While I won’t necessarily say that the third time is a charm, I will say that it is definitely the path to improvement. The result was a flaky consistency on top and a chewier texture in the middle. I happened to like it, especially with fifty percent less butter and no residual fat on my lips!  Since it is still a work in progress, please let me know your thoughts on the puff pastry recipe I’ve provided below.



Puff Pastry: A Work in Progress
Recipe type: Dough
  • All-purpose flour: 1¼ cup
  • Salt: ¾ teaspoon
  • Unrefined brown sugar: 1 teaspoon
  • Unsalted butter: 10 tablespoons
  • Vanilla extract: 1 tablespoon
  • Water: ½ cup
  1. In a mixing bowl, combine the flour, 2 tablespoons of melted butter, salt, vanilla extract, and water until it beings so form into dough.
  2. Roll the dough into a ball. Add a small amount of water, if necessary.
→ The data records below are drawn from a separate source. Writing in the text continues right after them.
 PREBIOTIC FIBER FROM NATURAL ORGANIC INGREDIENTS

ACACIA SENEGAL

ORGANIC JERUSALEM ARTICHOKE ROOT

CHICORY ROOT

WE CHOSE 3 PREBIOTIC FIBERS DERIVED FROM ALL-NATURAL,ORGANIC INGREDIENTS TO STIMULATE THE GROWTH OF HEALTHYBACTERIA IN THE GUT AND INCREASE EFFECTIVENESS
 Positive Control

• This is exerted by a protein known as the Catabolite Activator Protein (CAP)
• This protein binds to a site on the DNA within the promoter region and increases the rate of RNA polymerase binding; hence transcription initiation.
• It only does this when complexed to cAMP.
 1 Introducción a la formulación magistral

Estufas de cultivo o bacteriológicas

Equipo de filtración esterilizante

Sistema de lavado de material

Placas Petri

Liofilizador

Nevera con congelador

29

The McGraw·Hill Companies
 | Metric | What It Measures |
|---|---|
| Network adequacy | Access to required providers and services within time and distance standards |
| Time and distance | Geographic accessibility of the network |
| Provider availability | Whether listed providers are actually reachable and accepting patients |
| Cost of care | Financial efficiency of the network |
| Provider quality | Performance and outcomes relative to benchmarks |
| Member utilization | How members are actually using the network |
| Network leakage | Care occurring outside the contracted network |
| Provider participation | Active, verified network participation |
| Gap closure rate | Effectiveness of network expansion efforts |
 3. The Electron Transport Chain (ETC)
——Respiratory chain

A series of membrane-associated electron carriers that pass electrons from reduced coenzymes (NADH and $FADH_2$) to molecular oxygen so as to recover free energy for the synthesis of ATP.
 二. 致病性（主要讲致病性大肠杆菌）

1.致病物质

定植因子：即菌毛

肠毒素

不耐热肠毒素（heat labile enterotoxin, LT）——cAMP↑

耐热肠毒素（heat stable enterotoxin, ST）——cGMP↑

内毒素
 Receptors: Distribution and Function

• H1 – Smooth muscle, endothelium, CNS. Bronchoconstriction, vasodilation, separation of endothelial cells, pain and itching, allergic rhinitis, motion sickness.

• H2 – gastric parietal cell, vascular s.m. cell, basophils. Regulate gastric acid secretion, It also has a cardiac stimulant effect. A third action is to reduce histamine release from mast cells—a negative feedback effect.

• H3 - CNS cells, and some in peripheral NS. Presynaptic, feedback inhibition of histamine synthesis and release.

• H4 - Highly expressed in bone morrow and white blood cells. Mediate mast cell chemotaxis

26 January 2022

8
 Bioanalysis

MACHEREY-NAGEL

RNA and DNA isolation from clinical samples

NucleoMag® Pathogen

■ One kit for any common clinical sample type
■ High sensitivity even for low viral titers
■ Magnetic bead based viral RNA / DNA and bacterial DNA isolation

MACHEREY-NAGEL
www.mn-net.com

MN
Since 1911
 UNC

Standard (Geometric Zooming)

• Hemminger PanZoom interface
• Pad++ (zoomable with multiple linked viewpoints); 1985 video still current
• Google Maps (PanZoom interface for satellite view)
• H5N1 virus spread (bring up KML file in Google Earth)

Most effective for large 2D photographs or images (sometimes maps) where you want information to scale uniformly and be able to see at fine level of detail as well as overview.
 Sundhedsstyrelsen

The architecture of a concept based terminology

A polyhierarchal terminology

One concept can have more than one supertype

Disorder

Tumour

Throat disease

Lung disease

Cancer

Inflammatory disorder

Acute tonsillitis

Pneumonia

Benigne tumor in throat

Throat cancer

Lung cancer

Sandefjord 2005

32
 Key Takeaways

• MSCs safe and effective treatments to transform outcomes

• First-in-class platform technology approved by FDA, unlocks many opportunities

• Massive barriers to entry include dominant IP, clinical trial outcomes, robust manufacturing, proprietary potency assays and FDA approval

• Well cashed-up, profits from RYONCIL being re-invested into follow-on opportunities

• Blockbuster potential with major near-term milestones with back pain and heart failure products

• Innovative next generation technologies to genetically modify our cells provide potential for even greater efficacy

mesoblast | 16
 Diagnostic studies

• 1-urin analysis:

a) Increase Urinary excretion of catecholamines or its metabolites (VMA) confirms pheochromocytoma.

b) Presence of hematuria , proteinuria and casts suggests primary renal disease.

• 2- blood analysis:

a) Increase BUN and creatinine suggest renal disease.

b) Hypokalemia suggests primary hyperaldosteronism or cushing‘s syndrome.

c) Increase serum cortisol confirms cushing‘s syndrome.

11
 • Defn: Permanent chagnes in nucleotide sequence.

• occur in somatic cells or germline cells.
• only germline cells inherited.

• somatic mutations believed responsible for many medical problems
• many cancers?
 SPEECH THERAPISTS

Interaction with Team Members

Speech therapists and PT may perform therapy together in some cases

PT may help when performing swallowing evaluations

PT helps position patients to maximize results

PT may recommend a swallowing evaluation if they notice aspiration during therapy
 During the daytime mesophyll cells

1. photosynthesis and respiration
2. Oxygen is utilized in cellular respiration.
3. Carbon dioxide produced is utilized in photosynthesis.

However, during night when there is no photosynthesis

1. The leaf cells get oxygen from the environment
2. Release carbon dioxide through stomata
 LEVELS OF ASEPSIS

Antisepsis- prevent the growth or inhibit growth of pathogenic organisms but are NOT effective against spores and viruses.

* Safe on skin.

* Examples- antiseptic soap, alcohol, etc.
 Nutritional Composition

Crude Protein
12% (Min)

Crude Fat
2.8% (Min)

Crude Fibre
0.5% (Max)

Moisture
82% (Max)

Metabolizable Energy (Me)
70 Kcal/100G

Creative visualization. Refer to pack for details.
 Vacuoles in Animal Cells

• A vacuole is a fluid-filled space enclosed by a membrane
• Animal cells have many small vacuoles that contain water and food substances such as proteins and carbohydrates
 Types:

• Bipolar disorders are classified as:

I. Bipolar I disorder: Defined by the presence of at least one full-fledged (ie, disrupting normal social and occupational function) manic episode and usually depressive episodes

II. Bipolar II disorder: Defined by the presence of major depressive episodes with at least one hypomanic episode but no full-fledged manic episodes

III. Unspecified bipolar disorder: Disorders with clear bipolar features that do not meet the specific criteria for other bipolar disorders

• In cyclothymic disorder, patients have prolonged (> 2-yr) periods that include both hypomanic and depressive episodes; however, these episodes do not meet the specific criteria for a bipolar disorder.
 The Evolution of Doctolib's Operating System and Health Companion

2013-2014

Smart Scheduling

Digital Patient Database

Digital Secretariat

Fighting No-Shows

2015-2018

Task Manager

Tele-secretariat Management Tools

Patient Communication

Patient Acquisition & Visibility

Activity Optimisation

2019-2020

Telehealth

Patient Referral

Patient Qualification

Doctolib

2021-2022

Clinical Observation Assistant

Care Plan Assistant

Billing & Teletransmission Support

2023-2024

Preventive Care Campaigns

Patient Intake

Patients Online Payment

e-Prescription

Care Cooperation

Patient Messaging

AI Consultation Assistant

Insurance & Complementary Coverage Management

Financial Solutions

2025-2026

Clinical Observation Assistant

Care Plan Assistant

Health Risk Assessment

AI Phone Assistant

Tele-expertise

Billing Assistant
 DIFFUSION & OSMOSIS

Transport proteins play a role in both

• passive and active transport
  3. Cover the dough and refrigerate for 30 minutes
  4. Take the remaining butter, which should be soft, and mix in the sugar. You should be able to form the butter and sugar into a 3x3 inch square block.
  5. Refrigerate the butter block for 15 minutes.
  6. Use a rolling pin to roll out the dough into an 8x8 inch square.
  7. Place the butter block on top of the dough square and then flap the outer edges of the dough over the butter block to make a smaller square of dough with the butter tucked inside.
  8. Use your rolling pin to roll out the dough into a 10-inch wide rectangle.
  9. Make one single turn, cover the dough with plastic wrap, and refrigerate the dough for 20 minutes. To create a single turn, fold the dough similar to a letter before it is inserted in an envelope
  10. Repeat step 8-9 three more times.
  11. After fourth single turn, let the dough sit in the refrigerator for at least two hours.
  12. Pre-heat the oven to 400°F.
  13. Depending on what you are using the puff pastry for, shape the dough and bake for 10 minutes.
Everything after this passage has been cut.